Write out the material below again, line for line, without any images.

= Beginning of Section =

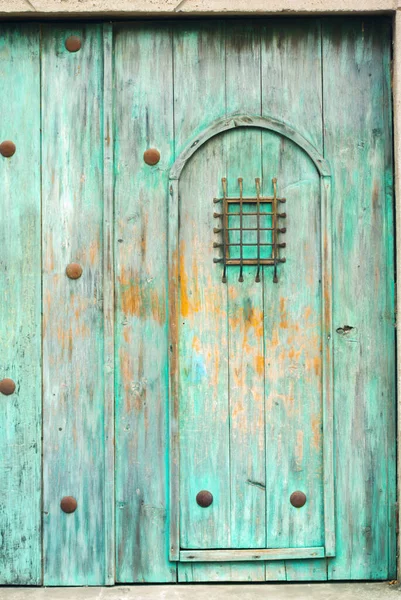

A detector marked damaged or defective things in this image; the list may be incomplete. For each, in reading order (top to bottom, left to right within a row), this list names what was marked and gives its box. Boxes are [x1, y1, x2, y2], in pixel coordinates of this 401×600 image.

rusty nail head [65, 36, 81, 53]
rusty nail head [143, 149, 160, 166]
rusty nail head [65, 264, 83, 280]
rusty nail head [59, 494, 77, 512]
rusty nail head [196, 490, 214, 508]
rusty nail head [290, 490, 306, 508]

= End of Section =

## The completed task:
A detector marked damaged or defective things in this image; the list may be incomplete. For each, in reading order (top to bottom, left to right within a row), this list names what was marked and gives its box. Boxes are [x1, y1, x2, y2], in pixel coordinates of this 401×600 image.

rusty nail head [65, 36, 81, 53]
rusty nail head [143, 149, 160, 166]
rusty nail head [65, 264, 83, 280]
rusty nail head [59, 494, 77, 512]
rusty nail head [196, 490, 214, 508]
rusty nail head [290, 490, 306, 508]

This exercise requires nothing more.